Comunque, preso il lettino e l’ombrellone ci buttiamo finalmente nelle acque dell’Adriatico tiepide e opache come un brodo primordiale per la prima nuotata della stagione da cui ritorno coperto di alghe ma orgoglioso per aver fatto quasi trenta metri filati a stile libero (ho provato anche a nuotare a farfalla, ma dopo cinque bracciate avevo già un fiatone imbarazzante e ho pure bevuto cercando peraltro di darmi un contegno di fronte all'elfa ridacchiante dicendo che facevo dei gargarismi di acqua salata benefici per la gola). A seguire: io sdraio, lei lettino e successivo slaccio del reggiseno e unzione meticolosa della schiena della consorte con le creme solari. Quindi, lettura di Repubblica, con le pagine già incartapecorite, insabbiate e ora pure unte di crema solare, sino all'ora del pranzo. Evento atteso con crescente impazienza e che verrà consumato a un chilometro di distanza, al baretto della spiaggia, dopo essersi scottati i piedi camminando tra la passatoia in cemento e la sabbia rovente e attendendo pazientemente in coda un quarto d'ora solo per ordinare.


Iniziamo il noioso compito d'abbronzarsi stando all'ombra.

Caldo afoso del dopo pranzo in spiaggia. Il panino alla piastra con formaggio sintetico, rucola e prosciutto made in Taiwan, ingurgitato in fretta seduto sotto il sole al tavolino del chiosco bar circondato da una mandria di tedeschi e trevigiani sudati e in attesa del nostro posto, ha iniziato un lungo viaggio spazio-temporale nel mio stomaco alla ricerca dei succhi gastrici, mentre la birra tracannata nel tentativo di deglutirlo, ora zampilla allegra dal mio corpo in tanti rivoletti di sudore. Il mio sonno sulla sdraio, spezzato periodicamente dalle gomitate leggere di mia moglie (stai russando, ti guardano tutti…) viene definitivamente interrotto dal rumore di un ombrellone vicino che si apre e dalle imprecazioni in dialetto del bagnino che nel farlo si è pizzicato le dita informando gli astanti che la madre dell'ombrellone esercitava un mestiere molto antico.


Il momento delle granite, una delle poche soddisfazioni della spiaggia.

▶ _Dati forniti_
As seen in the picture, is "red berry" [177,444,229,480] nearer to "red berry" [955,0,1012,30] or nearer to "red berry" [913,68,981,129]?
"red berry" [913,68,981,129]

▶ _Esercizio assegnato 1_
Rispondi alle domande seguenti sul racconto della giornata in spiaggia.
(a) Quanti metri filati a stile libero percorre chi racconta nella prima nuotata della stagione?
(b) Quanto tempo si attende in coda al baretto della spiaggia solo per ordinare?
(c) Con che cosa è farcito il panino alla piastra?
▶ _Esercizio assegnato 2_
Scrivi il seguito del racconto della giornata in spiaggia, riprendendo subito dopo la frase sul momento delle granite.

▶ _Svolgimento 1_
(a) Quasi trenta metri.
(b) Un quarto d'ora.
(c) Formaggio sintetico, rucola e prosciutto made in Taiwan.

▶ _Svolgimento 2_
Metto a fuoco la scena. Alle sue spalle è in attesa una bella signora, tutta fasciata in un fluttuante pareo azzurro cielo che lascia intravedere un pudico costume intero blu notte. I capelli sono fermati da un nastrino in seta e ai piedi porta delle infradito in pelle naturale, sicuramente di marca. Tutto molto semplice, ma di raffinata eleganza. Mentre ho la sensazione di averla già vista e mi sforzo di capire dove, mi soccorre inattesa la mia compagna che la stava osservando a sua volta con lo sguardo compiaciuto della vipera che ha visto comparire l’ignaro topolino. "Prima che tu me lo chieda, è la signora che al baretto era seduta al tavolino accanto a noi…". 
Guardo l’elfa stupito ed ammirato. "Ma lo sai che hai ragione? Brava… è proprio la signora francese."
Essendo uomo assai incauto ed ingenuo malgrado i 32 anni di vita con l’elfa che dovrebbero avermi insegnato ad essere un tantino più attento a scorgere cosa ci sia sotto le foglie dove poso i piedi, mi arriva subito uno sguardo indagatore. "E tu come fai a sapere che è francese? A forza di vedere Sherlock su Netflix hai sviluppato le capacità dell'investigatore che osserva i dettagli e deduce?", 
"Beh... a parte che scrivendo libri gialli non ne ho bisogno, diciamo che l'ho intuito perché oltre alla salad mixte ha ordinato al cameriere con la tipica cadenza francese quel “capiucinò” che mi ha ricordato mia zia Ines, quella di Marsiglia che mi chiamava sempre “Carlò” e non sono mai riuscito a farle arretrare di un millimetro quell'accento ". 
L'elfa ridacchia con il tono di quando vuol essere perfida. "A me la tua amica ricordava più Peter Sellers nella parte dell’ispettore Clouseau, comunque è lo stesso…"



Anche quest'anno stessa spiaggia, stesso mare, stesse code in auto,
stesso ma dove ca... parcheggio? stesso caldo, stessa noia sotto l'ombrellone...
Non è che si potrebbe andare in montagna per una volta?


Guardo intanto con interesse le cose che escono dalla borsa etnica in rafia della nostra vicina e che ripone con cura sulla brandina. Creme, oli solari quanto basta, poi “Le Monde” e proprio quando mi aspetto il solito Ken Follett o Wilbur Smith in versione francese mi salta fuori “Una donna spezzata” della Simone De Beauvoir. Dunque, la signora, oltre che molto charmant, è anche una donna di buone letture.
Appena concluso tutto questo e mentre la signora francese si aggiusta per l'ennesima volta il costume, l’elfa, che aveva seguito a sua volta tutta la faccenda attentamente, riprende il discorso "Comunque, tutta questa tua premessa era solo per dirmi che ti ha colpito e l’hai notata?".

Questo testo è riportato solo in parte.